Quand les enfants furent rentrées chez eux après cette semaine de vacances et de pluies diluviennes, Rose Rivoire retrouva le calme de sa maison et de son jardin d’automne. L’odeur de la pluie qu’on ne sentait plus sur sa peau depuis fin juillet de cette année-là. La nuit qui suivit le bel orage de la soirée, plus fort que les précédents, elle alla jusqu’au ruisseau qui courait comme limite de la propriété, pour vérifier avec sa vieille tempête la hauteur des eaux qui, toujours se déversaient dangereusement sur le terrain à cette époque de l’année où les orages sévissaient. Il était vingt-trois heures cinquante, la nuit était profonde, presque bleu-marine sous la lampe. Bleu-marine comme ma petite robe d’alors. C’est ça, bleu-marine…Une association de pensée qui lui était venue subitement, comme ça…

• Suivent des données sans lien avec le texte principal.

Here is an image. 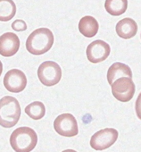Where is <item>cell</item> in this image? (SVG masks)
Masks as SVG:
<instances>
[{"instance_id": "obj_2", "label": "cell", "mask_w": 141, "mask_h": 152, "mask_svg": "<svg viewBox=\"0 0 141 152\" xmlns=\"http://www.w3.org/2000/svg\"><path fill=\"white\" fill-rule=\"evenodd\" d=\"M37 143V133L28 127L17 129L10 137V144L15 152H31L36 147Z\"/></svg>"}, {"instance_id": "obj_3", "label": "cell", "mask_w": 141, "mask_h": 152, "mask_svg": "<svg viewBox=\"0 0 141 152\" xmlns=\"http://www.w3.org/2000/svg\"><path fill=\"white\" fill-rule=\"evenodd\" d=\"M21 108L19 102L15 97L4 96L0 99V125L11 128L19 121Z\"/></svg>"}, {"instance_id": "obj_12", "label": "cell", "mask_w": 141, "mask_h": 152, "mask_svg": "<svg viewBox=\"0 0 141 152\" xmlns=\"http://www.w3.org/2000/svg\"><path fill=\"white\" fill-rule=\"evenodd\" d=\"M122 77L132 78V72L129 66L121 62H115L109 67L107 73V80L111 86L115 81Z\"/></svg>"}, {"instance_id": "obj_8", "label": "cell", "mask_w": 141, "mask_h": 152, "mask_svg": "<svg viewBox=\"0 0 141 152\" xmlns=\"http://www.w3.org/2000/svg\"><path fill=\"white\" fill-rule=\"evenodd\" d=\"M4 87L12 93H19L26 87L27 79L25 74L18 69H13L8 71L4 78Z\"/></svg>"}, {"instance_id": "obj_7", "label": "cell", "mask_w": 141, "mask_h": 152, "mask_svg": "<svg viewBox=\"0 0 141 152\" xmlns=\"http://www.w3.org/2000/svg\"><path fill=\"white\" fill-rule=\"evenodd\" d=\"M55 131L62 136L72 137L78 133L76 119L72 114L66 113L58 116L53 122Z\"/></svg>"}, {"instance_id": "obj_11", "label": "cell", "mask_w": 141, "mask_h": 152, "mask_svg": "<svg viewBox=\"0 0 141 152\" xmlns=\"http://www.w3.org/2000/svg\"><path fill=\"white\" fill-rule=\"evenodd\" d=\"M137 23L130 18H125L120 20L116 26L117 34L123 39L133 38L137 34Z\"/></svg>"}, {"instance_id": "obj_9", "label": "cell", "mask_w": 141, "mask_h": 152, "mask_svg": "<svg viewBox=\"0 0 141 152\" xmlns=\"http://www.w3.org/2000/svg\"><path fill=\"white\" fill-rule=\"evenodd\" d=\"M110 45L102 40H96L88 46L86 54L88 60L93 64L105 61L110 53Z\"/></svg>"}, {"instance_id": "obj_18", "label": "cell", "mask_w": 141, "mask_h": 152, "mask_svg": "<svg viewBox=\"0 0 141 152\" xmlns=\"http://www.w3.org/2000/svg\"><path fill=\"white\" fill-rule=\"evenodd\" d=\"M135 109L138 118L141 120V92L140 93L137 99L136 100Z\"/></svg>"}, {"instance_id": "obj_21", "label": "cell", "mask_w": 141, "mask_h": 152, "mask_svg": "<svg viewBox=\"0 0 141 152\" xmlns=\"http://www.w3.org/2000/svg\"></svg>"}, {"instance_id": "obj_16", "label": "cell", "mask_w": 141, "mask_h": 152, "mask_svg": "<svg viewBox=\"0 0 141 152\" xmlns=\"http://www.w3.org/2000/svg\"><path fill=\"white\" fill-rule=\"evenodd\" d=\"M25 113L34 120L42 118L45 115L46 109L44 104L40 102H34L25 108Z\"/></svg>"}, {"instance_id": "obj_13", "label": "cell", "mask_w": 141, "mask_h": 152, "mask_svg": "<svg viewBox=\"0 0 141 152\" xmlns=\"http://www.w3.org/2000/svg\"><path fill=\"white\" fill-rule=\"evenodd\" d=\"M99 27L97 20L90 15L83 17L78 24V29L80 33L87 38L94 37L98 31Z\"/></svg>"}, {"instance_id": "obj_1", "label": "cell", "mask_w": 141, "mask_h": 152, "mask_svg": "<svg viewBox=\"0 0 141 152\" xmlns=\"http://www.w3.org/2000/svg\"><path fill=\"white\" fill-rule=\"evenodd\" d=\"M54 36L52 31L46 28H41L32 32L26 42V48L29 53L34 55L46 53L52 48Z\"/></svg>"}, {"instance_id": "obj_10", "label": "cell", "mask_w": 141, "mask_h": 152, "mask_svg": "<svg viewBox=\"0 0 141 152\" xmlns=\"http://www.w3.org/2000/svg\"><path fill=\"white\" fill-rule=\"evenodd\" d=\"M20 40L17 35L7 32L0 37V55L4 57H11L18 52Z\"/></svg>"}, {"instance_id": "obj_4", "label": "cell", "mask_w": 141, "mask_h": 152, "mask_svg": "<svg viewBox=\"0 0 141 152\" xmlns=\"http://www.w3.org/2000/svg\"><path fill=\"white\" fill-rule=\"evenodd\" d=\"M38 76L41 83L51 87L57 84L62 77V70L59 65L53 61H45L39 66Z\"/></svg>"}, {"instance_id": "obj_5", "label": "cell", "mask_w": 141, "mask_h": 152, "mask_svg": "<svg viewBox=\"0 0 141 152\" xmlns=\"http://www.w3.org/2000/svg\"><path fill=\"white\" fill-rule=\"evenodd\" d=\"M111 86L112 94L118 101L126 103L133 98L136 86L132 78L122 77L116 80Z\"/></svg>"}, {"instance_id": "obj_14", "label": "cell", "mask_w": 141, "mask_h": 152, "mask_svg": "<svg viewBox=\"0 0 141 152\" xmlns=\"http://www.w3.org/2000/svg\"><path fill=\"white\" fill-rule=\"evenodd\" d=\"M128 7V0H106L105 8L110 15L113 16L122 15Z\"/></svg>"}, {"instance_id": "obj_15", "label": "cell", "mask_w": 141, "mask_h": 152, "mask_svg": "<svg viewBox=\"0 0 141 152\" xmlns=\"http://www.w3.org/2000/svg\"><path fill=\"white\" fill-rule=\"evenodd\" d=\"M16 13V6L12 0H0V21L11 20Z\"/></svg>"}, {"instance_id": "obj_6", "label": "cell", "mask_w": 141, "mask_h": 152, "mask_svg": "<svg viewBox=\"0 0 141 152\" xmlns=\"http://www.w3.org/2000/svg\"><path fill=\"white\" fill-rule=\"evenodd\" d=\"M118 131L113 128L101 129L91 137L90 145L96 151H103L114 144L118 138Z\"/></svg>"}, {"instance_id": "obj_20", "label": "cell", "mask_w": 141, "mask_h": 152, "mask_svg": "<svg viewBox=\"0 0 141 152\" xmlns=\"http://www.w3.org/2000/svg\"><path fill=\"white\" fill-rule=\"evenodd\" d=\"M62 152H77L76 151H75V150H73V149H66V150H65V151H62Z\"/></svg>"}, {"instance_id": "obj_19", "label": "cell", "mask_w": 141, "mask_h": 152, "mask_svg": "<svg viewBox=\"0 0 141 152\" xmlns=\"http://www.w3.org/2000/svg\"><path fill=\"white\" fill-rule=\"evenodd\" d=\"M2 71H3V65H2V63L1 62V61L0 60V77L1 76Z\"/></svg>"}, {"instance_id": "obj_17", "label": "cell", "mask_w": 141, "mask_h": 152, "mask_svg": "<svg viewBox=\"0 0 141 152\" xmlns=\"http://www.w3.org/2000/svg\"><path fill=\"white\" fill-rule=\"evenodd\" d=\"M12 28L15 31H23L27 29L26 23L21 19H17L12 24Z\"/></svg>"}]
</instances>
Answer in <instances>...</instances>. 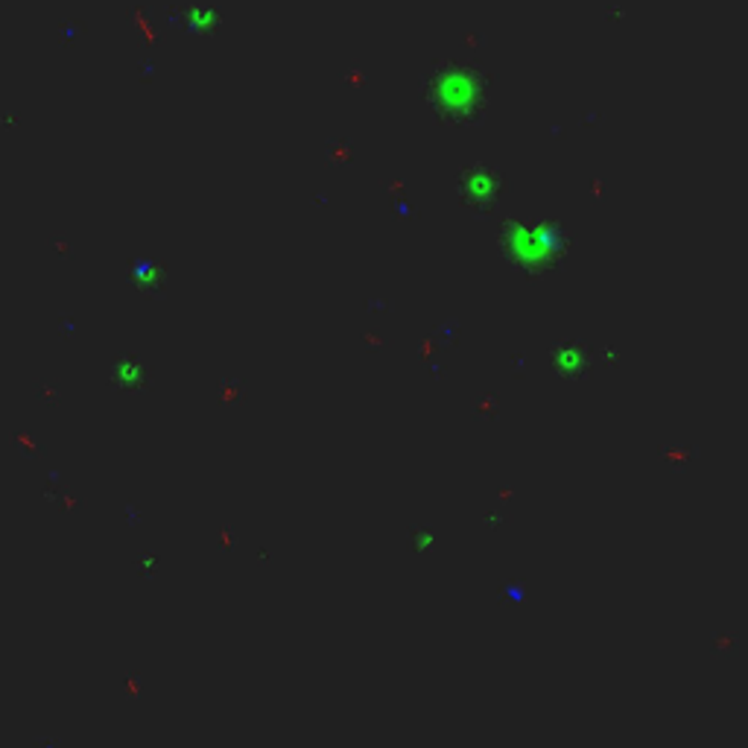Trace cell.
I'll use <instances>...</instances> for the list:
<instances>
[{
  "instance_id": "cell-1",
  "label": "cell",
  "mask_w": 748,
  "mask_h": 748,
  "mask_svg": "<svg viewBox=\"0 0 748 748\" xmlns=\"http://www.w3.org/2000/svg\"><path fill=\"white\" fill-rule=\"evenodd\" d=\"M111 378H115V383L120 389H141L144 387V380H146V371L138 360H129V357H123L115 362V371H111Z\"/></svg>"
}]
</instances>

Rose fut retrouvée au matin du lendemain, sous le pont, le corps coincé dans les branchages et habillé, sous un imperméable usé, de la nouvelle robe noire qui n’aurait pas le temps de s’habituer à Rose. Rosita parla, à l’enquête, de l’idée de sa grand-mère, qui n’avait jamais su nager, de plonger dans l’eau pour savoir si elle arriverait à se débattre et surmonter sa peur depuis la noyade enfantine… Un jour qu’elles buvaient leur thé habituel, elle avait ajouté, Rose Rivoire, à l’oreille de sa petite-fille : garde ma robemémoire en souvenir, elle est magique, tu sais, je vais l’abîmer à la longue… et puis, il faut passer le relais, j’ai trop vécu, moi…
Rosita portera la robe de sa grand-mère une grande partie de sa vie, évitant bien des déboires, contournant tant de difficultés; elle sera épargnée le plus souvent du danger extrême, à son tour…
Elle vivra longtemps, mais jamais elle ne dira : j’ai trop vécu, moi…
Élisabeth Fabre Groelly. Août 2020. Bouc.